Due to the echo of this level, check the name of the uploaded file through F12 and connect it through a kitchen knife
pass1:
Delete the front onclick to bypass
pass2
Burpsuite grabbing and modifying content type: image / png
pass3
Blacklist bypass, because PHP3 and PHP5 files can be parsed into PHP files Htaccess file
Therefore, you can bypass it by modifying the suffix, and set PHP5 as shown in the figure
pass4
The. Htaccess file can be stored in each folder. If there is no such file in this folder, the one in the root directory shall prevail. If there is, the one in this folder shall prevail. First upload a customized file htaccess
Upload a picture that meets the filtering rules and connect it with a kitchen knife
pass5
1.php . . : the source code shows that the last point is deleted first, and the string after the last point is intercepted to match, so if the matching is empty, it will be bypassed successfully
pass6
Case matching can be bypassed
pass7
The suffix is followed by a space, and the win system will automatically delete the space when receiving it php[ ]
pass8
When the source code prompts to save the file, the last point will be deleted and stored in {1 php.

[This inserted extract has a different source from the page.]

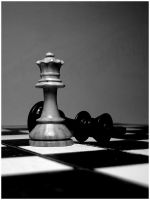 Chess by birdswithoutwings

Pass9: $data: lowercase is also acceptable
Add the stream file ID directly after the suffix to bypass
pass10
The point blank point method is the same as pass5
pass11
Doubles filtering: 1 Pphphp detection is carried in after deleting PHP in the middle
pass12
PHP version is lower than 5.3, magic quote GPC = off
The get method controls the upload path. Use% 00 to truncate the upload,
The path can also be used to change the file name: 1 php%00
pass13
Modify the path in post to decode the% 00 URL manually
pass14+ pass15+pass16
File contains vulnerabilities:
It can be seen from the code that all the code of the file will be executed
Use hanging horse pictures to bypass
This file contains PHP files in the root directory,
Path: http://ip/upload-labs/include.php?file=upload/ Hanging horse picture
pass16
php. INI file, extension = PHP_ exif. DLL remove the preceding semicolon
pass17
In the face of the situation of secondary rendering, consider the competition of use conditions, that is, operate the file once before the secondary rendering, use burpsuite’s intruder to generate the script of continuous contracting, upload the picture, and regenerate it into a script of continuous access to the picture horse. First start the contracting script, then start the access script, then close the contracting script, and then close the access script, so as to save the picture horse
However, you need to upload and parse the configuration file in combination with file inclusion or other methods to connect the kitchen knife
pass18
The same is to upload the picture horse and retain the picture horse through conditional competition
pass19
Image horse + file contains, or local parsing configuration file vulnerability
pass20
The file name can be controlled. Add space or /. To the suffix of one sentence Trojan file at the data submitted by post
pass21
Array judgment is used in the source code, and array bypass can be considered
If it is an array, it becomes lowercase, and then the file name is divided by decimal point, and the form of array is returned
Then use to check whether the last element of the array is a legal suffix (there is forgery)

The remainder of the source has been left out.